== Record excerpts ==

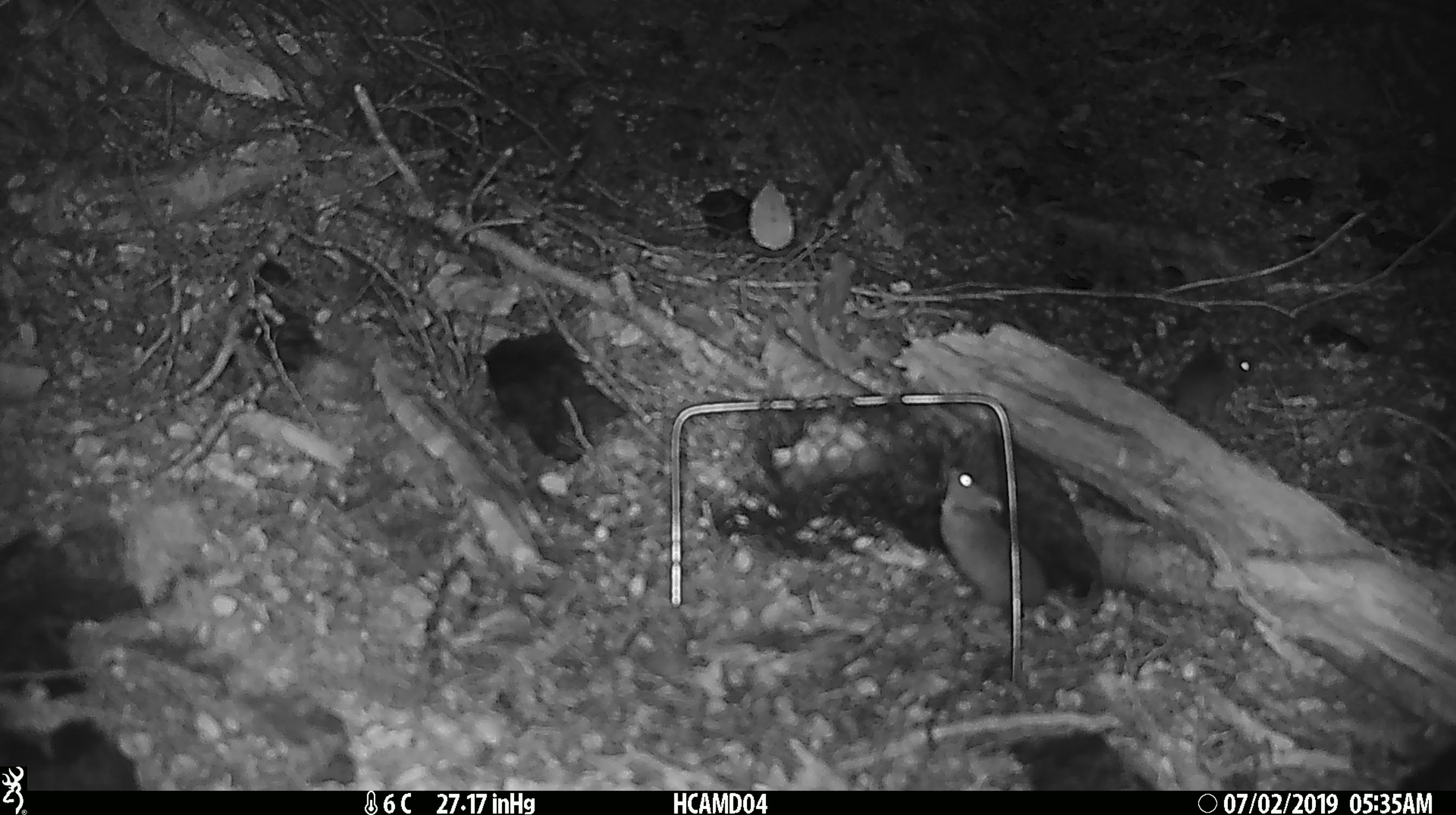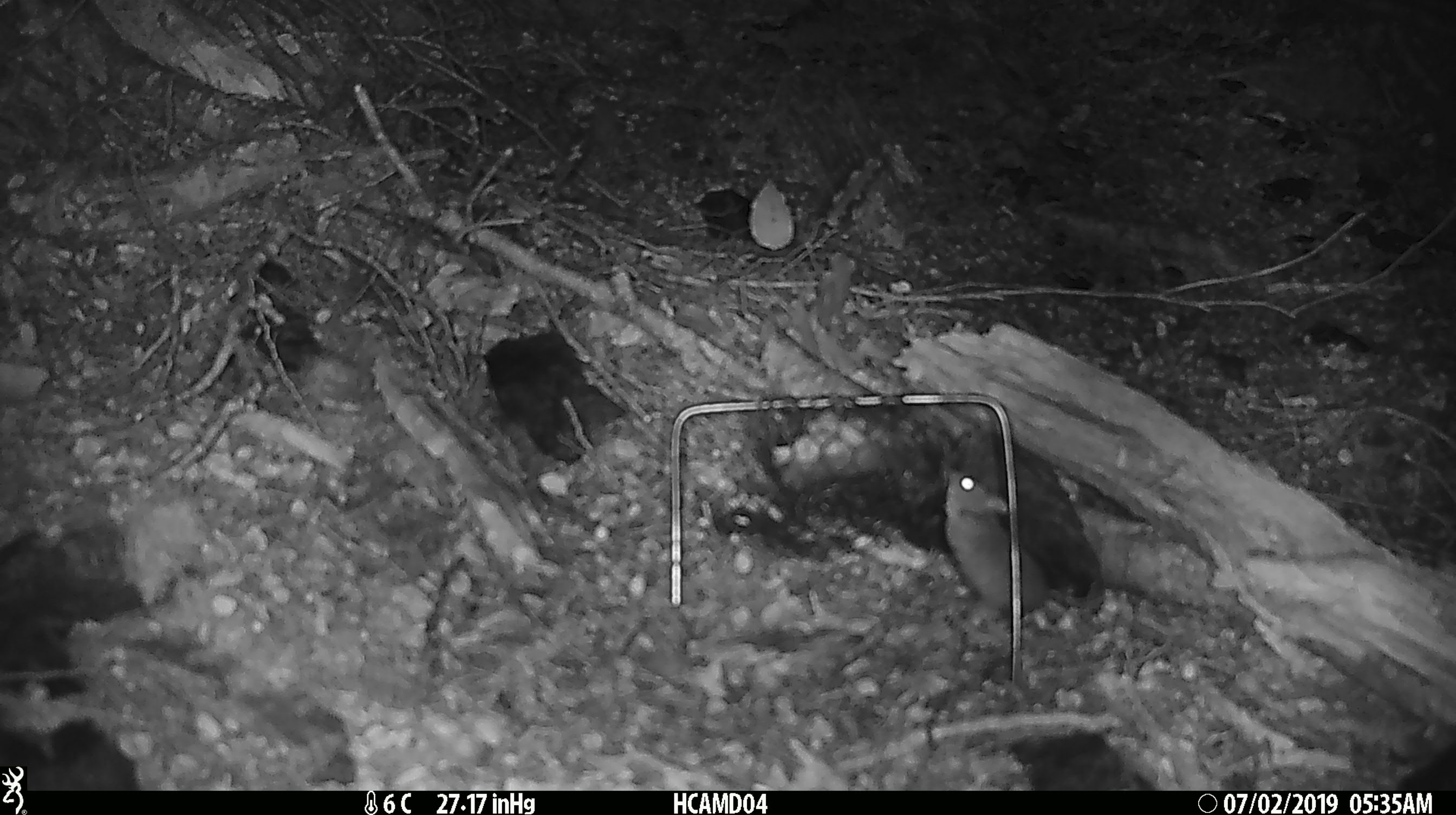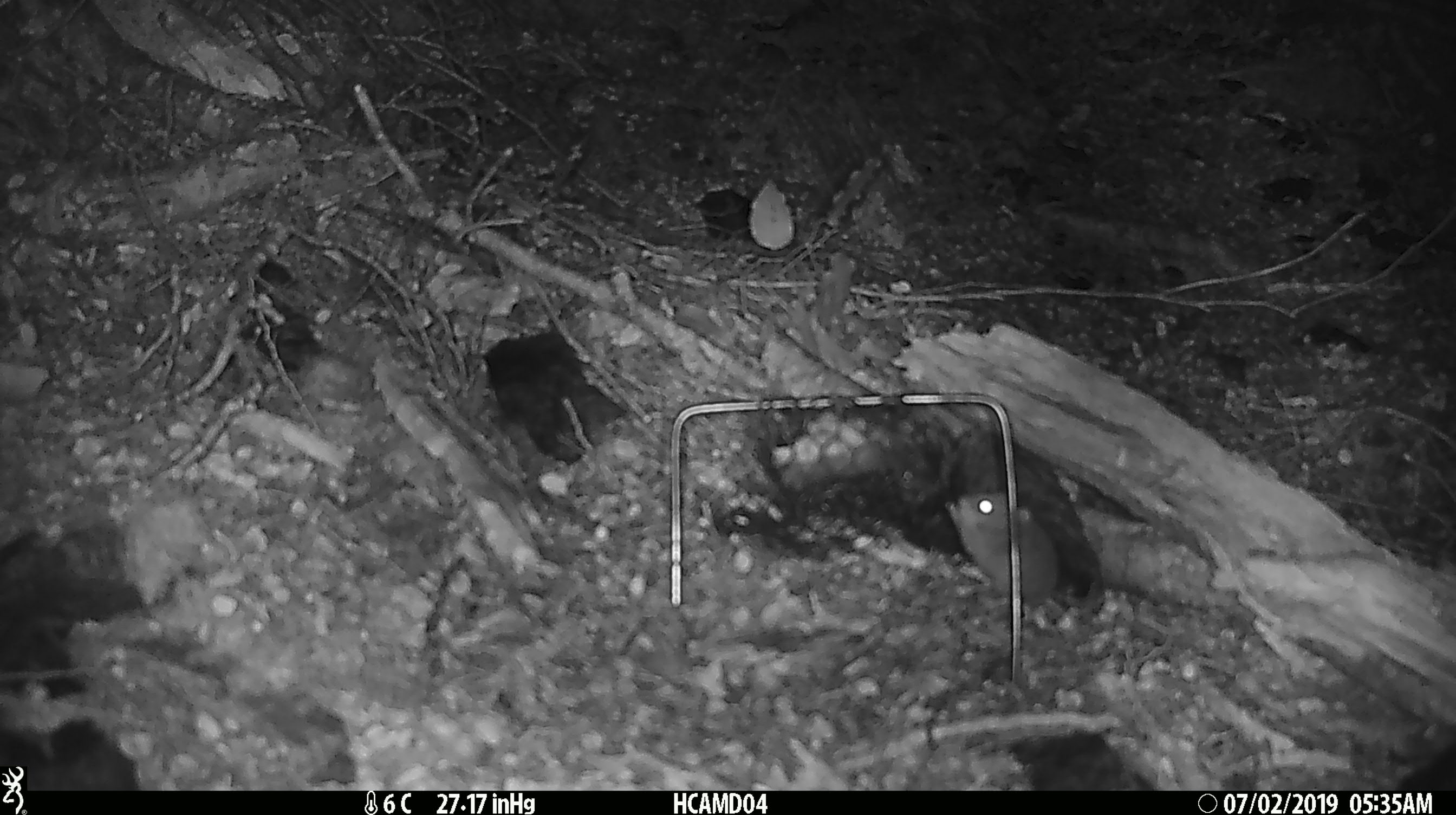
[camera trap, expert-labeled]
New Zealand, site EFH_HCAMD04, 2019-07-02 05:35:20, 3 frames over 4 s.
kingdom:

===
== Record excerpts ==

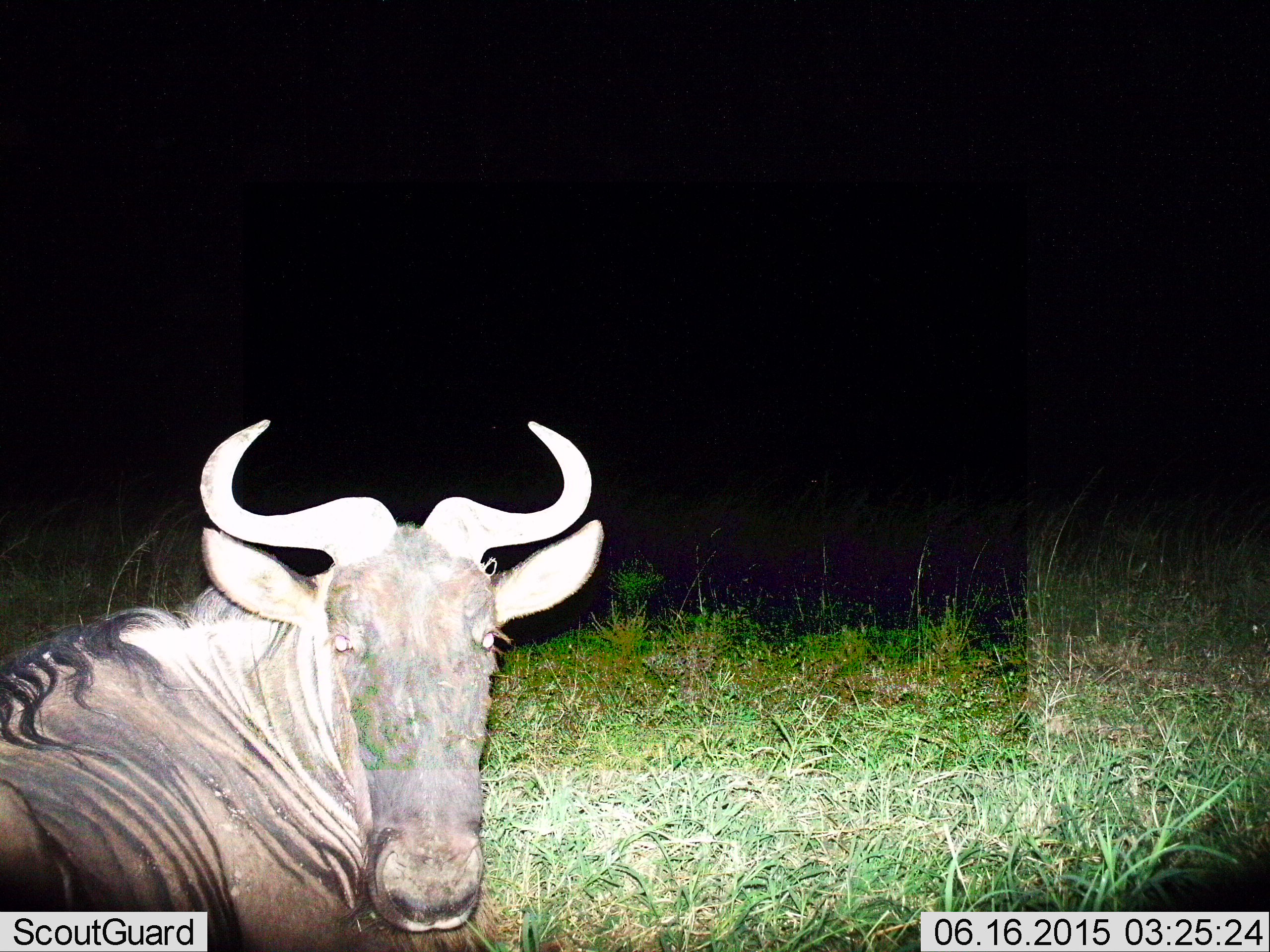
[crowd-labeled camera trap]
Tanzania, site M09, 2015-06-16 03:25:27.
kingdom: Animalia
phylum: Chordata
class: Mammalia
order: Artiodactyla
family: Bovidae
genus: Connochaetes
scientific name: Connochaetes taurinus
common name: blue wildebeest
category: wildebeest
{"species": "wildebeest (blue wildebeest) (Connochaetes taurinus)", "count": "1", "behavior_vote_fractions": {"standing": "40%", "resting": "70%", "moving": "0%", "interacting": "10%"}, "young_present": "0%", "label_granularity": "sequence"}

===

Task description: Exact duplication is required for the lines above, from the line that contains "class: Mammalia" to the line that contains "category: wildebeest", inclusive; omit all others.

Exercise result:
class: Mammalia
order: Artiodactyla
family: Bovidae
genus: Connochaetes
scientific name: Connochaetes taurinus
common name: blue wildebeest
category: wildebeest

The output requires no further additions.